#### PASSAGE TO READ:
-- BEGIN --

The Faerie Queene

I should start by noting that this is by no means a full review. The Faerie Queene, by Edmund Spenser, is an epic poem written in Elizabethan English. It is one of the most studied works in the English language. Someone has probably written a book about the books that have been written about it. I couldn’t do a proper review without taking in at least some of the scholarship that has been produced about it over the intervening 400+ years since it was written.

However, I have been dipping into it recently because I need to understand something about Elizabethan attitudes to sexuality and gender for a talk I will be giving in February. What I found was interesting to me, and I thought that you might find it interesting too.

It doesn’t help, with regard to understanding the text, that the story is deeply allegorical on several levels. It may well be that the text is deliberately confusing because Spenser wanted to criticise Elizabeth for some things (most obviously her lack of an heir) whilst retaining his head.

Book 1 features a chap called the Red Cross Knight, who very obviously represents England but is also the Knight of Holiness. In his story he is required to choose between Una, his One True Love, and Duessa, an Evil Sorceress. Very obviously Una represents Protestantism while Duessa is Catholicism. Whereas Una is genuinely beautiful, Duessa’s beauty is revealed to be an illusion and she is “really” an ugly hag with dry, saggy breasts and deformed genitals. It reminds me a lot of the way that anti-trans extremists talk about the bodies of trans women. They too like to think of the people they hate, not just as wrong, but as duplicitous, ugly and deformed.

Of course there is another level to this. The rival women represent, not just rival churches, but actual women: Elizabeth and Mary Queen of Scots. It is probably just as well that Spenser died before Elizabeth. King James VI of Scotland was unimpressed with this unflattering portrait of his mother, and had the book banned.

The gender content ramps up in Book 3 when we are introduced to Britomart, the Knight of Chastity. Unlike the other knights in the story, she is a woman. And yet she strides through the narrative in full armour doing knightly things, including winning a tournament. While she is a warrior and a princess, she does not have a Gabrielle to be her companion and conscience. Instead she is in love with a male knight called Artegal whom she is destined to marry, because that is the fate of all women, right?

Those of you who have seen me talk about ancient robots may remember that Artegal has a companion, an Iron Man called Tony Talus. Artegal is the Knight of Justice, and Talus has a habit of dishing it out in a manner reminiscent of Judge Dredd.

-- END --

#### RAW RECORDS:
-- BEGIN --

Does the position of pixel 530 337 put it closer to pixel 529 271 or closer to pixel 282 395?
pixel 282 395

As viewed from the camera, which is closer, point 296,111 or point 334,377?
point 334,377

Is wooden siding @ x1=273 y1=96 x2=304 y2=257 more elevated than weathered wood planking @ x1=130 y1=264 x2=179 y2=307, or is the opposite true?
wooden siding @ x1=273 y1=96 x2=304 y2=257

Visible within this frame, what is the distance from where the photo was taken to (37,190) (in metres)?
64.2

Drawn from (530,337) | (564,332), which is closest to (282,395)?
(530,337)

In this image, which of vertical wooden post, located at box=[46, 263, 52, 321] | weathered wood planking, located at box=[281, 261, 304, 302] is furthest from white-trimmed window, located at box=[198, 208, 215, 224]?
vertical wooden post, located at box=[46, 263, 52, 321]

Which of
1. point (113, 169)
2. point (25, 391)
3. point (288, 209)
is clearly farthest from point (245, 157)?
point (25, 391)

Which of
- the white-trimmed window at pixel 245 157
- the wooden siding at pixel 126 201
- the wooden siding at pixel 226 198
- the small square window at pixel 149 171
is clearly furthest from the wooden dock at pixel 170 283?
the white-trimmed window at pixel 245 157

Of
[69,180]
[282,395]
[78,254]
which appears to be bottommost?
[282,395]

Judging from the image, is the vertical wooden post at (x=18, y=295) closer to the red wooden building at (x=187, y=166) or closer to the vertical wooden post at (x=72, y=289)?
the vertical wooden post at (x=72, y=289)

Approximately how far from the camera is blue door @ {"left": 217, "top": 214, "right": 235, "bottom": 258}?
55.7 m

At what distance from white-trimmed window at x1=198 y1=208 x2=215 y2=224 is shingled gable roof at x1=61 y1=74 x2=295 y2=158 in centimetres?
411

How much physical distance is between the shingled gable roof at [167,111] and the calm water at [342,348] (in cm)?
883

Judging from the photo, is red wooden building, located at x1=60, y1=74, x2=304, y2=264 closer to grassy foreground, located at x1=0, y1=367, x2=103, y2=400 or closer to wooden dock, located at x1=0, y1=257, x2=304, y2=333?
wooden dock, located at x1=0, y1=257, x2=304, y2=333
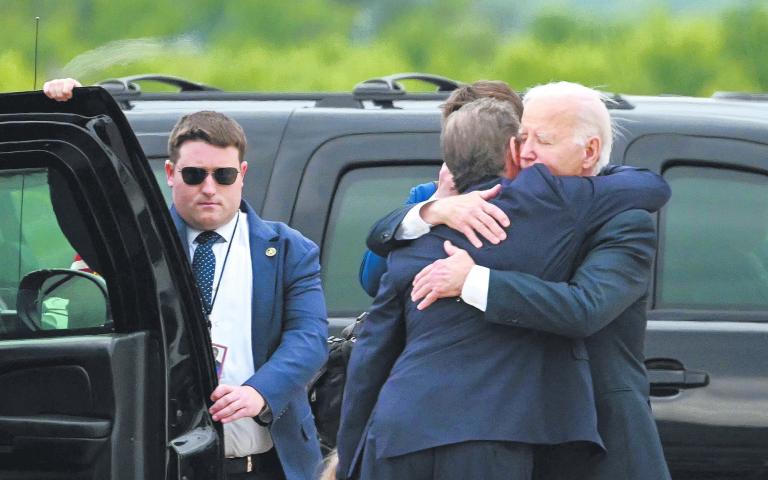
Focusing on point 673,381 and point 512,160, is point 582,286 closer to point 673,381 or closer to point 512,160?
point 512,160

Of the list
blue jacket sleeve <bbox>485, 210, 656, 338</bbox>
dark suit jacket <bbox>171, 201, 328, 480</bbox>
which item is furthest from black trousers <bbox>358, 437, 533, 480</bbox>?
dark suit jacket <bbox>171, 201, 328, 480</bbox>

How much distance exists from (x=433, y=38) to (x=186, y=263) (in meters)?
18.7

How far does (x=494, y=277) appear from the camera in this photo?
3.11 metres

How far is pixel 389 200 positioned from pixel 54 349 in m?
1.80

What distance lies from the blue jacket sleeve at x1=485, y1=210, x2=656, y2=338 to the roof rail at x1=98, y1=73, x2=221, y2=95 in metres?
2.22

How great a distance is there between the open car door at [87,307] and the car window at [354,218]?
145cm

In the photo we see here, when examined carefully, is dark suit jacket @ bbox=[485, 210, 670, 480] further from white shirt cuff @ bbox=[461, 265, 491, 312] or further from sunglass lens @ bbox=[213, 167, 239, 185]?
sunglass lens @ bbox=[213, 167, 239, 185]

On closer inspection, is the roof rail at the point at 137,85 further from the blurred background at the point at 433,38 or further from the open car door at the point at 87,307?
the blurred background at the point at 433,38

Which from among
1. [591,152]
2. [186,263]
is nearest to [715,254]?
[591,152]

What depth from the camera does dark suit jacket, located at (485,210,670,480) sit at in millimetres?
3068

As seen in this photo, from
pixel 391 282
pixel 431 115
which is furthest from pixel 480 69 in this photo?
pixel 391 282

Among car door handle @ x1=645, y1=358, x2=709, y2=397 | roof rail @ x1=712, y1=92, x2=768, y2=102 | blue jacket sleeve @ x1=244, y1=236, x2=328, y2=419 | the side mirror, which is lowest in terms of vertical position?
car door handle @ x1=645, y1=358, x2=709, y2=397

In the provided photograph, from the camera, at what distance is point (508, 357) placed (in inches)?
123

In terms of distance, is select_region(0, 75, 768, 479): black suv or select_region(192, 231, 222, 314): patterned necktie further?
select_region(192, 231, 222, 314): patterned necktie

-- END --

#### WORK TO BE COMPLETED:
Can you print the part of the Faerie Queene piece starting at "Book 1 features" and ending at "ugly and deformed.", word for word?

#### ANSWER TO THIS PROBLEM:
Book 1 features a chap called the Red Cross Knight, who very obviously represents England but is also the Knight of Holiness. In his story he is required to choose between Una, his One True Love, and Duessa, an Evil Sorceress. Very obviously Una represents Protestantism while Duessa is Catholicism. Whereas Una is genuinely beautiful, Duessa’s beauty is revealed to be an illusion and she is “really” an ugly hag with dry, saggy breasts and deformed genitals. It reminds me a lot of the way that anti-trans extremists talk about the bodies of trans women. They too like to think of the people they hate, not just as wrong, but as duplicitous, ugly and deformed.